STATE OF FLORIDA
DIVISION OF ADMINISTRATIVE HEARINGS
DEPARTMENT OF HEALTH, )
BOARD OF NURSING, )
)
Petitioner, )
)
vs. ) Case No. 00-1006
) BILLIE MAE TWIEHAUS HOLZHAUER, )
)
Respondent. )
)
RECOMMENDED ORDER
On June 23, 2000, a formal administrative hearing in this case was conducted by videoconference in Tallahassee and Ft.
Myers, Florida, before William F. Quattlebaum, Administrative Law Judge, Division of Administrative Hearings.
APPEARANCES
For Petitioner: Reginald D. Dixon, Esquire
Agency for Health Care Administration 2727 Mahan Drive
Post Office Box 14229 Tallahassee, Florida 32317-4229
For Respondent: Harry A. Blair, Esquire
Harry A. Blair, P.A.
2180 West First Street, Suite 401 Ft. Myers, Florida 33901
STATEMENT OF THE ISSUE
The issue in the case is whether the allegations of the Administrative Complaint filed by the Petitioner are correct and, if so, what penalty should be imposed against the Respondent.
PRELIMINARY STATEMENT
By Amended Administrative Complaint dated January 24, 2000, the Department of Health (Petitioner) alleged that Billie Mae Twiehaus Holzhauer (Respondent) violated Section 464.018(1)(h), Florida Statutes. The Respondent requested a formal hearing.
The Department forwarded the request for hearing to the Division of Administrative Hearings, which scheduled and conducted the proceeding.
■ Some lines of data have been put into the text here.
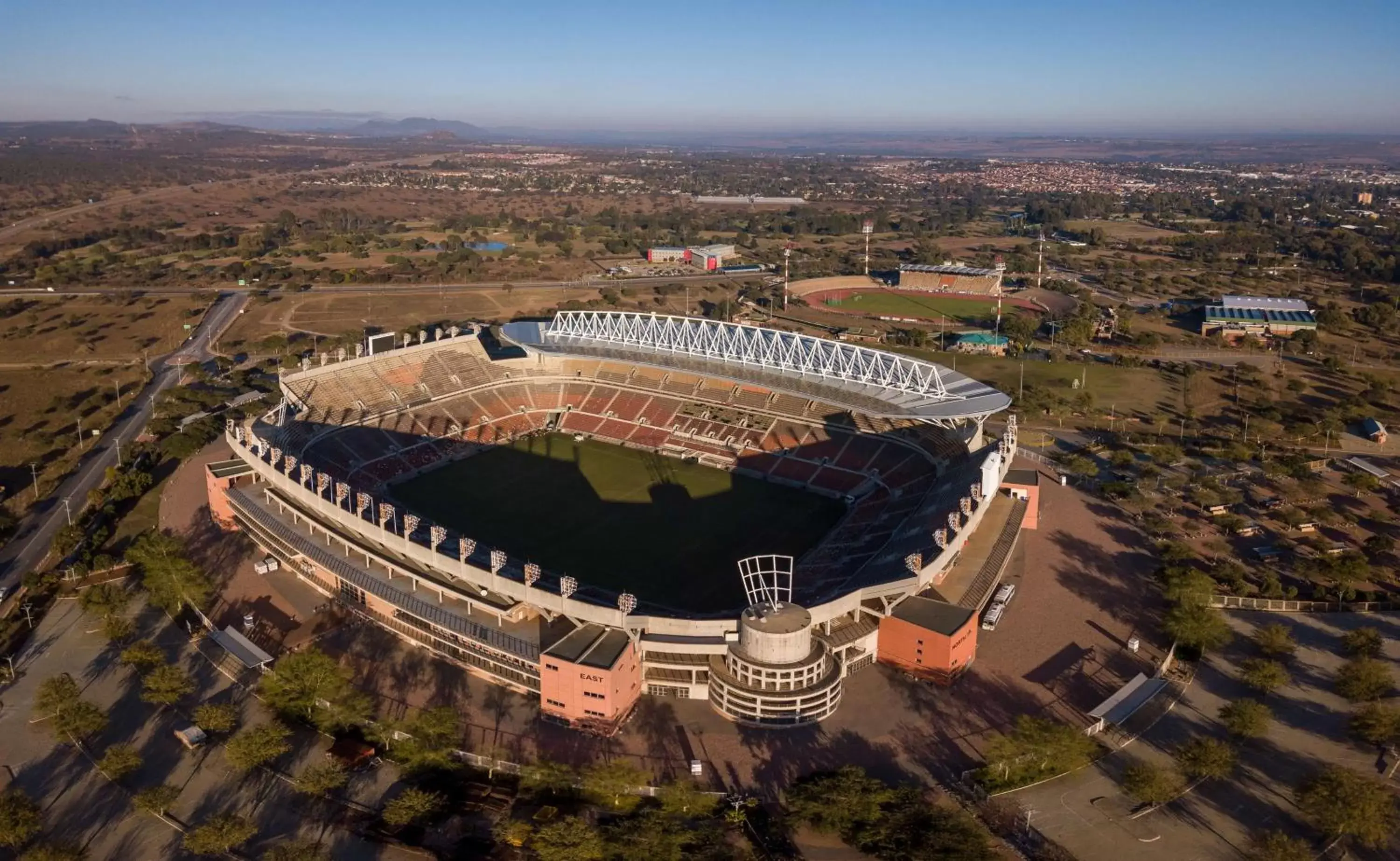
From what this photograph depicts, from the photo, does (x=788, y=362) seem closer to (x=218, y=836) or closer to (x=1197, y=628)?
(x=1197, y=628)

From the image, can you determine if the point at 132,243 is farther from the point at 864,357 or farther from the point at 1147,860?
the point at 1147,860

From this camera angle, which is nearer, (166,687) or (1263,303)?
(166,687)

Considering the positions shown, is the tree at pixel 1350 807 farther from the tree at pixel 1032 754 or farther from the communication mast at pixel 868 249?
the communication mast at pixel 868 249

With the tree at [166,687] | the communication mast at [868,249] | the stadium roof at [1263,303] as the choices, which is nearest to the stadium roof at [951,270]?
the communication mast at [868,249]

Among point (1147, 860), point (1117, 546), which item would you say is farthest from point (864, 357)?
point (1147, 860)

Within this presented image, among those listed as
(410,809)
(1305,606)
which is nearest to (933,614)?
(1305,606)

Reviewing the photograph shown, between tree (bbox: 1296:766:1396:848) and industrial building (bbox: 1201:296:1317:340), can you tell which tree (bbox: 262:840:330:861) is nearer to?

At the hearing, the Petitioner presented the testimony of one witness and had Exhibits numbered 1-3 admitted into evidence. The Respondent presented the testimony of one witness, testified on his own behalf and had Exhibit numbered 1 admitted into evidence. The Transcript of the hearing was filed on August 10, 2000. Both parties filed Proposed Recommended Orders.
FINDINGS OF FACT
The Petitioner is the state agency charged with regulation of the practice of nursing in State of Florida.
At all times material to this case, the Respondent has been licensed as a practical nurse in the State of Florida, holding license number PN 0741801.
At all times material to this case, the Respondent was employed as a practical nurse at the Harborside Health Care facility in Naples, Florida.
At all times material to this case, Patient F. D. was a resident of Harborside Health Care. On or about August 17, 1998,
at approximately 11:00 a.m., the Respondent initialed a medication administration record indicating that the Respondent had provided a nutritional supplement to F. D.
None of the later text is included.